### ИЗВЛЕЧЁННЫЙ ТЕКСТ
▼

Статьи Розанова тех лет были собраны в книгу «Литературные очерки», опубликованную П. П. Перцовым в 1899 г. одновременно со сборниками того же автора «Сумерки просвещения» и «Религия и культура». Несмотря на ожесточенную критику, которой были подвергнуты эти издания, некоторые идеи Розанова были подхвачены и развивались в русской критике тех лет. Мережковскому, например, были совершенно чужды его славянофильские симпатии, некоторая двойственность позиции, отказ от прежних мнений, однако зерна, брошенные Розановым в те годы, прорастали в статьях Мережковского о Л. Толстом, Гоголе, Достоевском и др.

Свою борьбу с критикой прошлого вел и А. Волынский. В начале 1890–х гг. он регулярно печатал литературные заметки в журнале «Северный вестник», редактором которого он был. В 1896 г. они составили книгу «Русские критики». Для Волынского борьба с наследием прошлого стала средством реабилитации русской литературы, которая, как он полагал, так и не была оценена по достоинству. Критика в оценке литературных явлений «и не ушла еще дальше узких, буржуазных, чисто утилитарных рассуждений в тех самых литературных вопросах, которые требуют глубокого психологического разбора, гуманного взгляда с высоты определенных философских или научных идей. Эта критика бессильна именно потому, что она элементам второстепенным, историческим, житейским подчиняет то, что главенствует надо всем, что важнее всего — метафизическое начало нравственной свободы, общефилософское миросозерцание человека»[1431]. Пренебрежение художественными достоинствами литературных произведений привело к тому, что читатели не смогли составить верного представления о подлинном месте Пушкина и Гоголя в истории русской литературы. Между тем первый является ее творцом «в том виде, в каком она существует в настоящее время: направление и приемы творчества у лучших представителей русского художественного слова обвеяны пушкинской традицией»[1432], а второй — основоположником религиозно–философского направления в литературе.

▲

### РАЗДЕЛ ДАННЫХ

▼

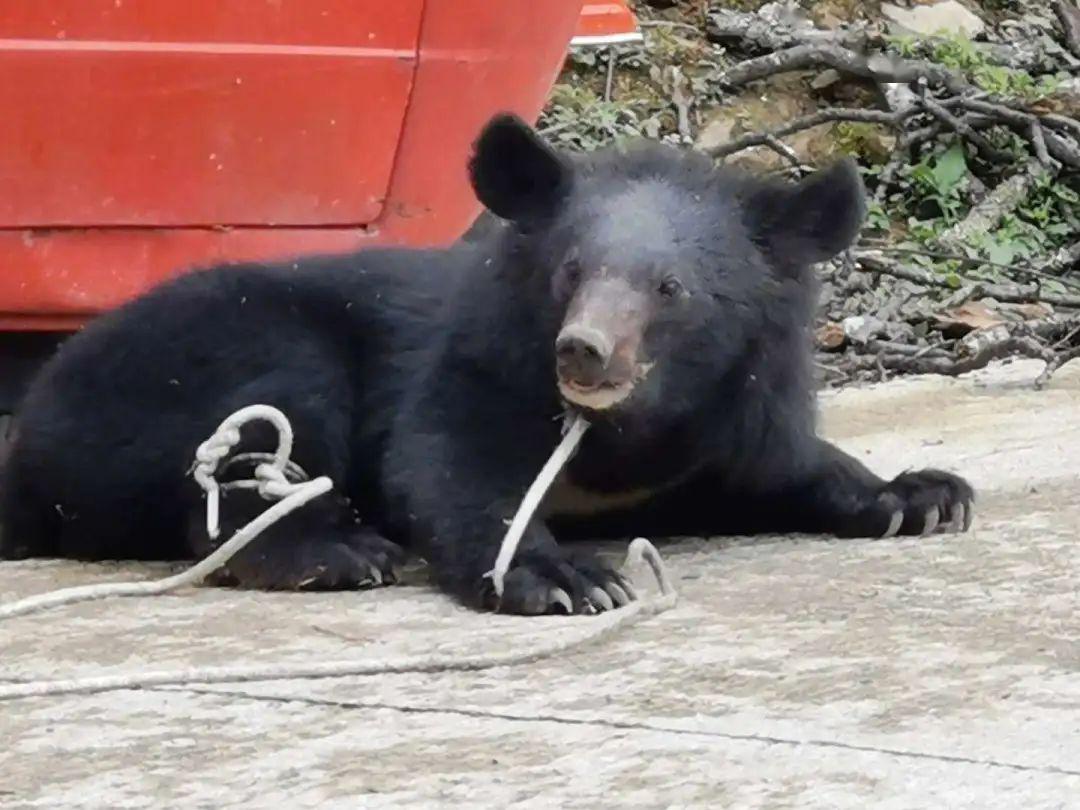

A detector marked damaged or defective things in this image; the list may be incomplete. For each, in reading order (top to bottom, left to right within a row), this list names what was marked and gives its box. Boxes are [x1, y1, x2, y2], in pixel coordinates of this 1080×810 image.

▲

### УКАЗАНИЕ A
Перепечатайте без изменений часть текста о русской критике от «Статьи Розанова тех» до «Достоевском и др.».
### УКАЗАНИЕ B
Назовите все книги, названия которых упомянуты в тексте о русской критике.

### ИТОГ ВЫПОЛНЕНИЯ A
Статьи Розанова тех лет были собраны в книгу «Литературные очерки», опубликованную П. П. Перцовым в 1899 г. одновременно со сборниками того же автора «Сумерки просвещения» и «Религия и культура». Несмотря на ожесточенную критику, которой были подвергнуты эти издания, некоторые идеи Розанова были подхвачены и развивались в русской критике тех лет. Мережковскому, например, были совершенно чужды его славянофильские симпатии, некоторая двойственность позиции, отказ от прежних мнений, однако зерна, брошенные Розановым в те годы, прорастали в статьях Мережковского о Л. Толстом, Гоголе, Достоевском и др.

### ИТОГ ВЫПОЛНЕНИЯ B
«Литературные очерки»
«Сумерки просвещения»
«Религия и культура»
«Русские критики»